Eerste hulp (EHBO) bij een epileptische aanval
Een zware aanval gaat vaak gepaard met waarschuwingen vooraf, zoals het waarnemen van vreemde geluiden en geuren, een prikkelend gevoel in de vingers en tenen, het zien van lichtflitsen en zelfs het doormaken van
hallucinaties. Bij een
grand mal is het zaak om de patiënt niet in bedwang te houden.
Wat te doen
Alles moet in het werk worden gesteld om te voorkomen dat hij of zij zich verwondt. Algemene richtlijnen voor eerste hulp bij een epileptische aanval zijn onder andere:
- Blijf altijd kalm, spreek de patiënt rustig aan.
- Blijf bij de patiënt, loop niet weg om iets te halen, laat iemand anders dat doen.
- Dreigt de patiënt te vallen? Vang hem of haar dan tijdig op.
- Maak ruimte vrij, schuif tafels en stoelen opzij, enzovoorts.
- Loopt een patiënt op gevaar af, wat vooral bij een focale aanval het geval is, ga dan voor de patiënt staan, leid hem af, praat rustig. Pak hem niet vast, maar leid hem.
- Bij een tonisch-clonische aanval is het zaak dat u als eerstehulpverlener zijn bril afneemt en knellende kleding (boord, ceintuur) losmaakt. Leg eventueel een kussen of een opgerolde jas onder zijn hoofd. Bescherm in elk geval het hoofd.
- Zorg ervoor dat er geen harde of scherpe voorwerpen in zijn nabijheid zijn.

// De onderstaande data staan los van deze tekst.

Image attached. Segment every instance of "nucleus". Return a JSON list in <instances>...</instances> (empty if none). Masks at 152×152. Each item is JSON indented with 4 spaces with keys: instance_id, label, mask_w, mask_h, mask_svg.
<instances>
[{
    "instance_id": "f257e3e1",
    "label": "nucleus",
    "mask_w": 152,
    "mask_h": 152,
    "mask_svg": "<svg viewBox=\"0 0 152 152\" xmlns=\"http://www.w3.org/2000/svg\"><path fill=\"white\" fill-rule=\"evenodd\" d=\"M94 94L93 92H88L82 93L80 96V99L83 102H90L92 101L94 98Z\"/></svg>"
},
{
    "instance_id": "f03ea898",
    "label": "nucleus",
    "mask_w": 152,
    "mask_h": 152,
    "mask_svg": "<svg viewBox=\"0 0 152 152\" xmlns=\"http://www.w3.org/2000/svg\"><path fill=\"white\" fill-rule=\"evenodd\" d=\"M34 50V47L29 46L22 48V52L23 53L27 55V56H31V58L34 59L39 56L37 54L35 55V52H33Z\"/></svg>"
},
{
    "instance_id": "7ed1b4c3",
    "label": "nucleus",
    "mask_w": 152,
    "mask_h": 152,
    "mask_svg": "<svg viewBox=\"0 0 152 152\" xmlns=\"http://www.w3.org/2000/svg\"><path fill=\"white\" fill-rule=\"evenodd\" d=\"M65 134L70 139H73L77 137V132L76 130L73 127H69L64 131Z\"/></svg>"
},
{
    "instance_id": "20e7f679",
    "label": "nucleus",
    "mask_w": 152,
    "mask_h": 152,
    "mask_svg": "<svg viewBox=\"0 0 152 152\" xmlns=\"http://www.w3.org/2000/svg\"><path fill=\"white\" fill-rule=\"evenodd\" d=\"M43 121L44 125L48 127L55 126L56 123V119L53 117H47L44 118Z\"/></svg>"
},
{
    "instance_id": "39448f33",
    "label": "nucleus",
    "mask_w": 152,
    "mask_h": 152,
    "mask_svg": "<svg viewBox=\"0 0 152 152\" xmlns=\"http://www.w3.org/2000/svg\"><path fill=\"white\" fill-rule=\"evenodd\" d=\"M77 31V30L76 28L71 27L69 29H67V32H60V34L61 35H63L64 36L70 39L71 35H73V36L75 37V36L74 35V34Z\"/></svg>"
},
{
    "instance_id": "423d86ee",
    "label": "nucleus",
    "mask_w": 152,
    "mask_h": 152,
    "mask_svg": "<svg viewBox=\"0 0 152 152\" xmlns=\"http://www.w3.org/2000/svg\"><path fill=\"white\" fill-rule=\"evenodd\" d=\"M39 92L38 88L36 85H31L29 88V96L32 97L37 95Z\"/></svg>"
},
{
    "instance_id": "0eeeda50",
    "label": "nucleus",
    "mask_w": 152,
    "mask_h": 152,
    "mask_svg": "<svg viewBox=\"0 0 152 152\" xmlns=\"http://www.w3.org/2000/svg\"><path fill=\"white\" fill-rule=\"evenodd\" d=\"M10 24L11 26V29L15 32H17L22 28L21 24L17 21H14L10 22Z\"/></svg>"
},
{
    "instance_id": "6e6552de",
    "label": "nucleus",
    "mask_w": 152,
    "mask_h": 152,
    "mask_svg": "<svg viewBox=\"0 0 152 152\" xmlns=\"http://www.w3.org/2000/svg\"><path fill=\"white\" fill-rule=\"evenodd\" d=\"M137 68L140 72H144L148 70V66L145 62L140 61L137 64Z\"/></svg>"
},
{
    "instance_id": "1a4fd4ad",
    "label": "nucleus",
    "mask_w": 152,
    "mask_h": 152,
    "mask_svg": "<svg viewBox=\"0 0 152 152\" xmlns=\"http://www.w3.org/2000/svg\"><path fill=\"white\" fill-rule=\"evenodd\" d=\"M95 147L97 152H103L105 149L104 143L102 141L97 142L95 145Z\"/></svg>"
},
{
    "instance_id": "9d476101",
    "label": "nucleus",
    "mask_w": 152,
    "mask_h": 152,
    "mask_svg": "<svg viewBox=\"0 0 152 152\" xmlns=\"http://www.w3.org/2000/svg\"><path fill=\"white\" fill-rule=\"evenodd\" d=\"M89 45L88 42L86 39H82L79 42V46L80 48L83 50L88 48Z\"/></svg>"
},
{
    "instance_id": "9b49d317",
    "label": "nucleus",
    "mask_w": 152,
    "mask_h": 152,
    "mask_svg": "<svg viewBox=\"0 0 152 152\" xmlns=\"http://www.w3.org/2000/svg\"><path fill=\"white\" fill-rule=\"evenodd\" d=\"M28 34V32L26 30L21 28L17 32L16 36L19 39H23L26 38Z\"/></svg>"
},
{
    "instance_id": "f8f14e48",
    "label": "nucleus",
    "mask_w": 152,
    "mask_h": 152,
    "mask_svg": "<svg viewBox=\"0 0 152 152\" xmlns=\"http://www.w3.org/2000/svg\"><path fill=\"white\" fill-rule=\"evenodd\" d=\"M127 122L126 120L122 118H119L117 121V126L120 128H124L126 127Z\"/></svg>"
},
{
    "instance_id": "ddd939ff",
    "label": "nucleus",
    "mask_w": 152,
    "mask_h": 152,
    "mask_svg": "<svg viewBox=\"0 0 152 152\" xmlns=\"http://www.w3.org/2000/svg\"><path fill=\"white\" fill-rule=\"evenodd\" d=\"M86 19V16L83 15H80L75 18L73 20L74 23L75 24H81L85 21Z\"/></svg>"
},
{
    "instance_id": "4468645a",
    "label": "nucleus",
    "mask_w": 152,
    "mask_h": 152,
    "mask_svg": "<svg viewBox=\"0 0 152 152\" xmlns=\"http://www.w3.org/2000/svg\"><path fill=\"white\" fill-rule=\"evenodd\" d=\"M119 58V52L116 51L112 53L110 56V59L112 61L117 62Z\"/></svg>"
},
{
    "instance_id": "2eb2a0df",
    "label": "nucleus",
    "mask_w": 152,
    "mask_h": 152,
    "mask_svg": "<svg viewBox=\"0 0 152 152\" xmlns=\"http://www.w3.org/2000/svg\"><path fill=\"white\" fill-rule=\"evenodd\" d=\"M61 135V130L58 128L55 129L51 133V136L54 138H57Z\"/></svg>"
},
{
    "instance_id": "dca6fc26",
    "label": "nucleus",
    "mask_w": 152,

- Doe niets in de mond. Probeer ook niet de mond te openen (tijdens tonische-clonische fase).
- Bel 112 bij een reeks aanvallen waarbij de patiënt niet bij bewustzijn komt en de aanval minutenlang duurt (langer dan 5 minuten). Volg daarbij de instructies van het medisch personeel. Er dreigt immers een status epilepticus, waarbij de aanval gestopt (couperen) moet worden.
- Bel ook 112 als de patiënt na de aanval niet bijkomt, bijvoorbeeld pas na een kwartier.
- Geef ook in de herstelfase niets te eten of te drinken.
- Breng bij bewusteloosheid de patiënt na de aanval in stabiele zijligging. De ademhaling is meestal rochelend, aangezien de hoestprikkel/-reflex pas later op gang komt.